Hourah ! Internet is on, I will catch up in a sec. Xxxx

OP posts:
EagleRay · 26/06/2013 14:46

Hi everyone

BBD - hope you're having a lovely time in sunny Portugal

Seaside - what a strange coincidence - guess who else has had their periods return in the last few days?! I was really shocked actually - firstly, given the amount of BF I'm doing, and secondly I wasn't supposed to have periods return without medical intervention. I'm not sure if that necessarily means my fertility has returned too - I guess we shall see in time (although a couple of weeks ago I did wonder what was going on with my body as it seemed a bit mid-cycleish...)

On the subject of 40+ conception, I do have an amazing story to tell - I doubt anyone will remember but around my due date a friend of mine who's 43 had a MMC after several rounds of ivf. Once she had recovered a bit, she decided she did want to try again, and I mentioned to her about doing ivf via egg donor overseas and she thought it was probably worth looking into. Fast forward a few months and they've signed up and are ready to start, and are just waiting for her period to start, and it doesn't... Somehow, incredibly she has conceived naturally! Very early days of course, but today she is pregnant Smile

Scarecrow your trip sounds sooo exciting! Regarding your tin box, I am guessing you have got some sort of campervan - I used to have a very old one (only a couple of years younger than myself) which was regarded as very cute by friends, but the bloody thing was always breaking down in awkward places. Was actually relieved when I got rid of it and still shudder a bit when I see people driving similar! A nice modern one would be nice though...

And regarding the number of weeks to spend away, my teacher neighbours have similar differences in opinion - he wants to be away somewhere for every day of the holidays, whereas she wants to spend a bit of time just at home catching up, pottering and enjoying the garden etc.

I sent you a PM a while back to explain about DP's illness as you did ask what was wrong and I didn't really want to say in public - not sure if you saw the message? Bizarrely, since then, they have actually diagnosed him with something else again and switched his treatment. He is back at work now, feeling better and this time next year he should be off the drugs and we are hoping he will be cured. How did the nursery session go by the way?

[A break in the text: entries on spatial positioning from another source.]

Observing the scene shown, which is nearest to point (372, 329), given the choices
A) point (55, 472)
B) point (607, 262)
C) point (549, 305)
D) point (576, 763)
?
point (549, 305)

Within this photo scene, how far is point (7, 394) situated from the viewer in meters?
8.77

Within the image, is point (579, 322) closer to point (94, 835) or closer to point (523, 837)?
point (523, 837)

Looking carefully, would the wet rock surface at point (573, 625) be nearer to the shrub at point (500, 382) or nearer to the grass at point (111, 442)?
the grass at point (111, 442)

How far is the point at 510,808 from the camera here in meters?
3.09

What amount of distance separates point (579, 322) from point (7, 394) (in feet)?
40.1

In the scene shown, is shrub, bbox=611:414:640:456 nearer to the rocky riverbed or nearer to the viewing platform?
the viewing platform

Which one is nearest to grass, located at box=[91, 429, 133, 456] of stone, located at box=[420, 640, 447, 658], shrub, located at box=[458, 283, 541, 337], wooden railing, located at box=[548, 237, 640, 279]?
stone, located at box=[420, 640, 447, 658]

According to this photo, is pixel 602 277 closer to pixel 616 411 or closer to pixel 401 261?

Oh and good luck for the tongue tie cut! DD had this done at a week old and was fine afterwards, and it healed totally in a few days. Was it diagnosed only recently?

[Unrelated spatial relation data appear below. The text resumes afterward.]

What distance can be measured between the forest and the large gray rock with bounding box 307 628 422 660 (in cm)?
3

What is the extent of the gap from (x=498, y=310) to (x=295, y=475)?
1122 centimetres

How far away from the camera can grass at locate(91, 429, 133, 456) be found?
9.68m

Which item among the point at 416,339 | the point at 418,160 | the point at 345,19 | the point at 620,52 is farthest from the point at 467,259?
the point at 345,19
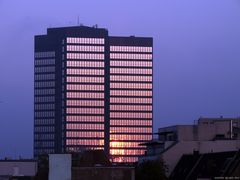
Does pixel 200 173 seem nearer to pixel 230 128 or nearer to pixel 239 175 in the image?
pixel 239 175

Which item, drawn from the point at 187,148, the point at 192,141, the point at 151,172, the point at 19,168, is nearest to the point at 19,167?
the point at 19,168

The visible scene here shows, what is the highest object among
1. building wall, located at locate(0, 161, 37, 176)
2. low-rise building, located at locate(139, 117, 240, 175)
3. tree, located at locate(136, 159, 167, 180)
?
low-rise building, located at locate(139, 117, 240, 175)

Eek out of time as Baby E shouting from her hammock - waves to Somewhere, Knicky, Goat, LRM, Cycle, Chairman, Nana, MrsW, FF

ChairmanWow · 26/06/2013 17:57

I'm here, do not fear. Just very busy, exercising followed by poorly toddler and baby, lots of long posts on here and not the time to respond.

In fact DS is shouting 'Muuuuummmy!' now so I have to run. Eeek! Back soon friends x

GoatBongosAnonymous · 26/06/2013 19:11

We are sitting out in the garden with a ridiculous number of toys, enjoying the sunshine, having home to the park this morning. I'm hoping all the fresh air will wear BG out! We went to the playground this morning. It was lovely, though I looked at the 18-20 month olds careering round and thought 'blimey, these kids are the same school year as BG!!' Shock

somewhere so sorry to hear about your sister. So tough to live with and to keep your own life whole and healthy. Not sure I would describe my own sister as normal... She has had mh problems in the past and is still dry tinder - we really have to tiptoe around her and still get it wrong. I really want to see her when I go home though, so hope she will agree to meet up.

knicky I get so annoyed about hvs and the weight obsession - no wonder we have weight issues in this country when it starts from birth! Do what you feel is right... You know his feeding patterns better than anyone.

scarecrow good luck with tongue tie snip. And the caravanning!

seaside choc biscuits are a balanced diet, as long as you have one in each hand Wink

eagle that's great news about your DP. You must be so relieved.

Hope you are having a lovely holiday bbd . Hello to all lurkers (and welcome back chairman w) All newbies and new babies, hope you are all well!

GoatBongosAnonymous · 26/06/2013 19:12

Ps in case anyone thought I keep BG up until all hours... It took four hours to finish the post!!!!